Addressing health disparities

Dr. Marjorie Mau’s research focuses on diabetes and heart disease in Native Hawaiians, a community facing significantly higher risk of diabetes and death from stroke than the general U.S. population.

The first Native Hawaiian woman endocrinologist, Mau seeks to improve health outcomes through programs for weight loss and diabetes prevention and treatment that employ local language and cultural models specific to the Native Hawaiian community.

Limiting the spread of infectious disease

When Peter Tsai invented the air-filtering material later used in N95 masks, he never expected the technology would save millions of lives during the COVID-19 pandemic.

A native of Taiwan, Tsai came to the United States for study in the 1980s. He later led a team of University of Tennessee researchers that developed the material to trap dust or bacteria, which enabled the creation of N95 masks, originally designed to protect construction workers.

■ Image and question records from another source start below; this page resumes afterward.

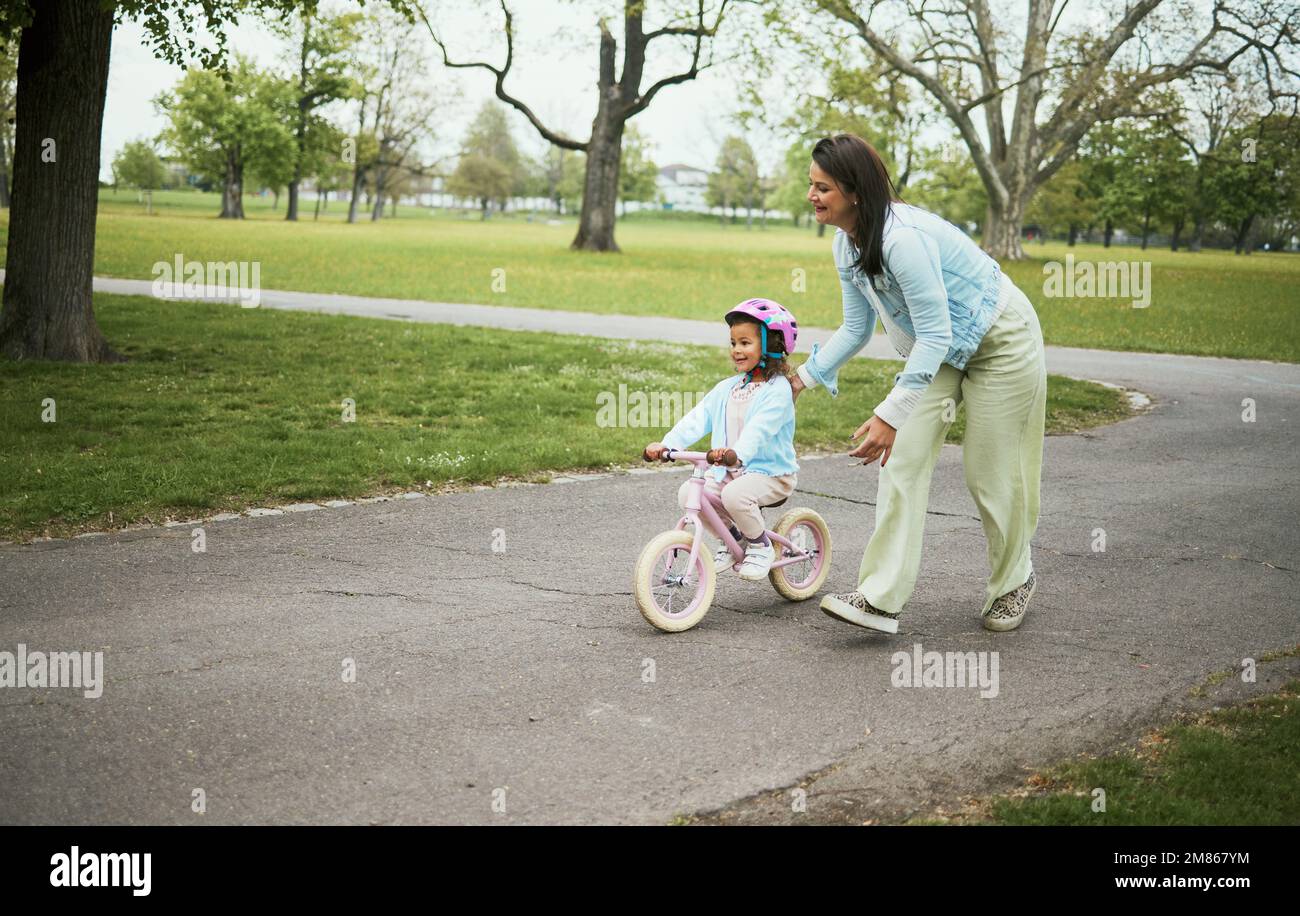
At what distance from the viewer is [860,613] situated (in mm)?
5113

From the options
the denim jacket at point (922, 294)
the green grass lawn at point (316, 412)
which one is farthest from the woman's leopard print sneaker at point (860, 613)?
the green grass lawn at point (316, 412)

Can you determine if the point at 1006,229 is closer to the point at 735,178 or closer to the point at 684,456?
the point at 684,456

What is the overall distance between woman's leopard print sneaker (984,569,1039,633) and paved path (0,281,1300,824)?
57 mm

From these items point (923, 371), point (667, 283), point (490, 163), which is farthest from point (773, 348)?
point (490, 163)

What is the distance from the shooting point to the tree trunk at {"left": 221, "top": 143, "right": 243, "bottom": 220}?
79938mm

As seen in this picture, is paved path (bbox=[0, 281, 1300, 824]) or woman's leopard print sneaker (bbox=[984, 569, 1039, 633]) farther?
woman's leopard print sneaker (bbox=[984, 569, 1039, 633])

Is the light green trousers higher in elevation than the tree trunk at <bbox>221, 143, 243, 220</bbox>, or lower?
lower

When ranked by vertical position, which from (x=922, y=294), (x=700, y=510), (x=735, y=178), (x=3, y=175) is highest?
(x=735, y=178)

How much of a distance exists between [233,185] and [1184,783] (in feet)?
276

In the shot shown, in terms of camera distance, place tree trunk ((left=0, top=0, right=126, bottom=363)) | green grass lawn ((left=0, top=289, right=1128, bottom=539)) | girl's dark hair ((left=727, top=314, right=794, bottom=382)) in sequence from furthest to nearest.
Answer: tree trunk ((left=0, top=0, right=126, bottom=363)) → green grass lawn ((left=0, top=289, right=1128, bottom=539)) → girl's dark hair ((left=727, top=314, right=794, bottom=382))

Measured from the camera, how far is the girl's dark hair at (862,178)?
468 cm

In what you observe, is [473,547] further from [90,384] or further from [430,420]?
[90,384]

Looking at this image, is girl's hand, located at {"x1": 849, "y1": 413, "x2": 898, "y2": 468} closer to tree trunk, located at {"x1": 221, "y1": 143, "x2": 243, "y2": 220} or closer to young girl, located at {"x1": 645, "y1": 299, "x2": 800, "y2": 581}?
young girl, located at {"x1": 645, "y1": 299, "x2": 800, "y2": 581}

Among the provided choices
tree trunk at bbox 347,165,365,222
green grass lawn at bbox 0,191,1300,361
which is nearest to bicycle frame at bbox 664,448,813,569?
green grass lawn at bbox 0,191,1300,361
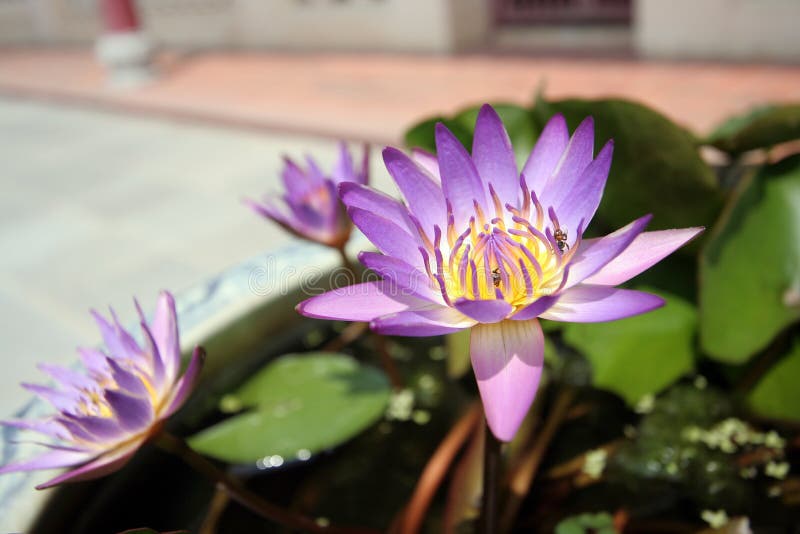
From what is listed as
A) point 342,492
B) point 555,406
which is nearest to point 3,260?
point 342,492

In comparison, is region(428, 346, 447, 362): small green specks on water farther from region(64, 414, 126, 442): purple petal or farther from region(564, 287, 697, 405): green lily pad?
region(64, 414, 126, 442): purple petal

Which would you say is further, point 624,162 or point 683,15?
point 683,15

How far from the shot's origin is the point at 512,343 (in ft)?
1.05

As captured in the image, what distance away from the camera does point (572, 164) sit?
35 centimetres

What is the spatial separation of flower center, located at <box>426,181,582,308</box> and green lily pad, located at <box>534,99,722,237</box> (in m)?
0.26

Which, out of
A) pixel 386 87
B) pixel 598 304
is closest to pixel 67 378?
pixel 598 304

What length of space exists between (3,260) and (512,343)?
160 centimetres

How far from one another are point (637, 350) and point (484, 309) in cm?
36

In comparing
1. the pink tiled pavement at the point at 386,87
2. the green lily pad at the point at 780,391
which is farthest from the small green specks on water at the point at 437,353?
the pink tiled pavement at the point at 386,87

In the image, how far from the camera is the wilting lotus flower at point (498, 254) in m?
0.31

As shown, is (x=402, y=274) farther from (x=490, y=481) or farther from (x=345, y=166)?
(x=345, y=166)

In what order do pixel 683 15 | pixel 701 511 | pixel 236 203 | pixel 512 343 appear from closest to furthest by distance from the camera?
pixel 512 343, pixel 701 511, pixel 236 203, pixel 683 15

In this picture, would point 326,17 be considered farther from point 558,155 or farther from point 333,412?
point 558,155

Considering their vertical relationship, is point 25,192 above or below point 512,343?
below
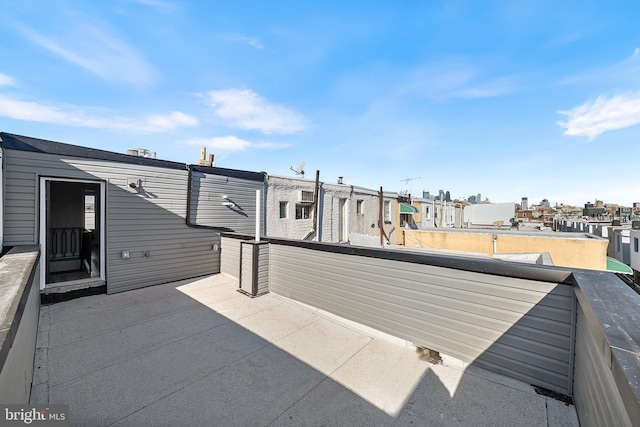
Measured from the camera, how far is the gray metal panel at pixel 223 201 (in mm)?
6895

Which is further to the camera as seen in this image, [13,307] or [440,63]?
[440,63]

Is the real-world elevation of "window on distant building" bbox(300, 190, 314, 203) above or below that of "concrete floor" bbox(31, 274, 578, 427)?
above

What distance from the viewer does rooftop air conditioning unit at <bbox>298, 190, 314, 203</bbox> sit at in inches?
412

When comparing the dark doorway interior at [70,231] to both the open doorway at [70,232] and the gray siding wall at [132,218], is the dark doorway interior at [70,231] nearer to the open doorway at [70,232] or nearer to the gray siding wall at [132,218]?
the open doorway at [70,232]

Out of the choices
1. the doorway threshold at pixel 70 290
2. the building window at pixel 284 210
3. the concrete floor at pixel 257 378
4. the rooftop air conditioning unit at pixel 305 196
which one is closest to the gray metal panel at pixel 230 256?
the concrete floor at pixel 257 378

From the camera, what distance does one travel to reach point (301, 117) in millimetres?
11250

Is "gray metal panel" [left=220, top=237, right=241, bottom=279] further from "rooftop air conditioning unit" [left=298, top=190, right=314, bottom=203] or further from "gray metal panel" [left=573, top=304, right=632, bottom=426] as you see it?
"gray metal panel" [left=573, top=304, right=632, bottom=426]

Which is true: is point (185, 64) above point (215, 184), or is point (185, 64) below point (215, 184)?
above

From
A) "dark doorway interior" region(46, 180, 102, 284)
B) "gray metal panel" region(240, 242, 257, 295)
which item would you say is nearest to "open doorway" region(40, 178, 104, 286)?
"dark doorway interior" region(46, 180, 102, 284)

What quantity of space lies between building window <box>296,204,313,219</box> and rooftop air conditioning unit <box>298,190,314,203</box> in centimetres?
34

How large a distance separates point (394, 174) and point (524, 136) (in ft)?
38.1

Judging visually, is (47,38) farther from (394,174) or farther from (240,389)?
(394,174)

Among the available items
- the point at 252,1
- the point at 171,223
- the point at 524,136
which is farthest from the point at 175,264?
the point at 524,136

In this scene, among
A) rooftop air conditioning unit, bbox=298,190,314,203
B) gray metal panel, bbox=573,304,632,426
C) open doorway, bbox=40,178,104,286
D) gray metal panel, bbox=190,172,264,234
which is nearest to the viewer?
gray metal panel, bbox=573,304,632,426
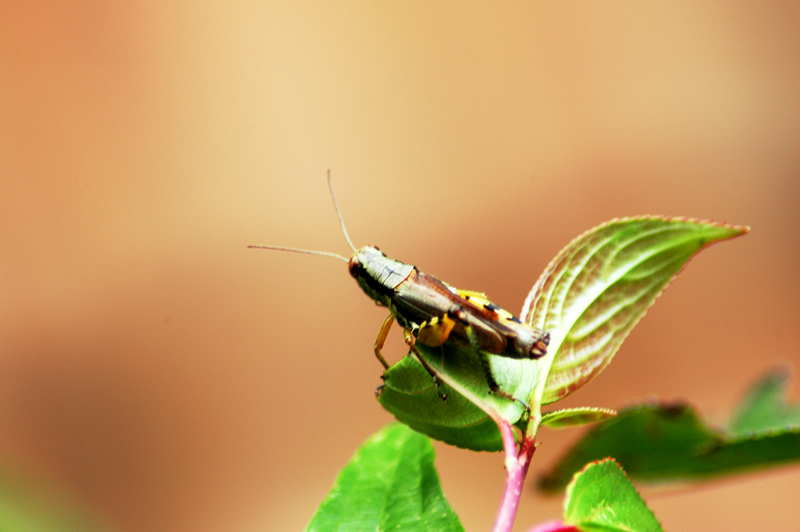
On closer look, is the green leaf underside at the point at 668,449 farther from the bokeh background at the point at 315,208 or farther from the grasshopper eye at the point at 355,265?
the bokeh background at the point at 315,208

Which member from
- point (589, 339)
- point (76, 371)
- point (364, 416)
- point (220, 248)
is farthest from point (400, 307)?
point (76, 371)

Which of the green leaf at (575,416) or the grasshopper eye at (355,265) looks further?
the grasshopper eye at (355,265)

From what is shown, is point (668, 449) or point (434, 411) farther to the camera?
point (668, 449)

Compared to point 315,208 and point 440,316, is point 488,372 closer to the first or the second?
point 440,316

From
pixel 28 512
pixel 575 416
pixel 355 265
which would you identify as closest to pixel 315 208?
pixel 28 512

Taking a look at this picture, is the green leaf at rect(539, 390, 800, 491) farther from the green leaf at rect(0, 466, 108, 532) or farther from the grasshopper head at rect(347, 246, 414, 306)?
the green leaf at rect(0, 466, 108, 532)

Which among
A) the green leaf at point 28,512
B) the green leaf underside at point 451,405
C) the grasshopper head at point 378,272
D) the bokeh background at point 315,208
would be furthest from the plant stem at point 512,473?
the bokeh background at point 315,208

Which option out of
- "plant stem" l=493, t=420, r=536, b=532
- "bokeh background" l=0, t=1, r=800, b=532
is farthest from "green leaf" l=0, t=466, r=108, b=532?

Peter Tsai standing in front of house holding N95 mask (© Kathy Tsai)
Peter Tsai, the inventor of the material used in N95 masks, at his home in Knoxville, Tennessee (© Kathy Tsai)

Medical workers began wearing N95 masks after the U.S. Centers for Disease Control in 1996 learned N95s also blocked viruses. Though retired when the COVID-19 pandemic struck, Tsai returned to work to figure out how to safely reuse N95 masks to protect more people.

“My invention is just an ordinary invention in an extraordinary time,” Tsai said.